A BATHURST charity says the type of person seeking its help has changed during the coronavirus pandemic.
Hope Care Bathurst operations and welfare services manager Elliot Redwin said people on Newstart usually made up around 30 per cent of his clientele.
"The demographic has changed," he said. "It's shifted from people on Newstart and is now a lot of aged pensioners.
"I think the recession was on the cards before COVID; I think COVID just accelerated that."
Mr Redwin said while government support was helping many people in the desired way, some were missing out.
Lifeline Central West executive officer Stephanie Robinson said calls to the charity's crisis number have soared.
She said people are reporting a sense of grief as they struggle with job loss or uncertainty, reduced earnings, isolation amid lockdowns, and a fear of catching COVID-19.
"They've lost a sense of security and their whole world view has changed," she said.
"When we're impacted by things out of our control, that has a big impact."
Ms Robinson said thousands of people are calling Lifeline to talk, but "one of our concerns is that the people who are really struggling aren't coming forward".

◆ Data segment ◆

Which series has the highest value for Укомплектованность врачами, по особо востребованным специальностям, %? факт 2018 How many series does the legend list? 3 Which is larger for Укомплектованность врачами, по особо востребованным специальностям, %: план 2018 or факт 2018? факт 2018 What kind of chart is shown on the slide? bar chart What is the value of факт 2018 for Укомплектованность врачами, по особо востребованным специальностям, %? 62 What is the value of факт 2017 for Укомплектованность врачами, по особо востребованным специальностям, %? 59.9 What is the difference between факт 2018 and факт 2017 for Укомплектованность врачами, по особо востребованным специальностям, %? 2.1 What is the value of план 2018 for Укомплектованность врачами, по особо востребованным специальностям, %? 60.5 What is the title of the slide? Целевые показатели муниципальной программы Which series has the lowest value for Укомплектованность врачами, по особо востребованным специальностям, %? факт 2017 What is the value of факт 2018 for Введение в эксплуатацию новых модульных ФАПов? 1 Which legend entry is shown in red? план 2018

◆ Work item A ◆
In the Bathurst charities article, who is the executive officer of Lifeline Central West?
◆ Work item B ◆
Swap "government support" for "federal assistance" in the Bathurst charities article and write out the passage from "Mr Redwin said" to "number have soared.".
◆ Work item C ◆
Please continue the Bathurst charities article past its last sentence.
The data above is separate from the Bathurst charities article.

◆ Task output A ◆
Stephanie Robinson

◆ Task output B ◆
Mr Redwin said while federal assistance was helping many people in the desired way, some were missing out.
Lifeline Central West executive officer Stephanie Robinson said calls to the charity's crisis number have soared.

◆ Task output C ◆
"We're having people call us for the first time, which is a good thing, but also things must be pretty bad for people to be calling," she said.
Nationally, the number of calls Lifeline is receiving has spiked from around 2200 to 2400 daily late last year to 3200 a day.
Further west, Salvation Army Orana Captain David Sutcliffe said he had also seen a real shift in who was accessing help.
"It was people who were on government support before, or people who were out of work or didn't have enough work," he said.
"It's more of a shift now to people who have lost their jobs or businesses that closed.
"A lot of people we're seeing have never accessed our services before or haven't accessed our services for a long time."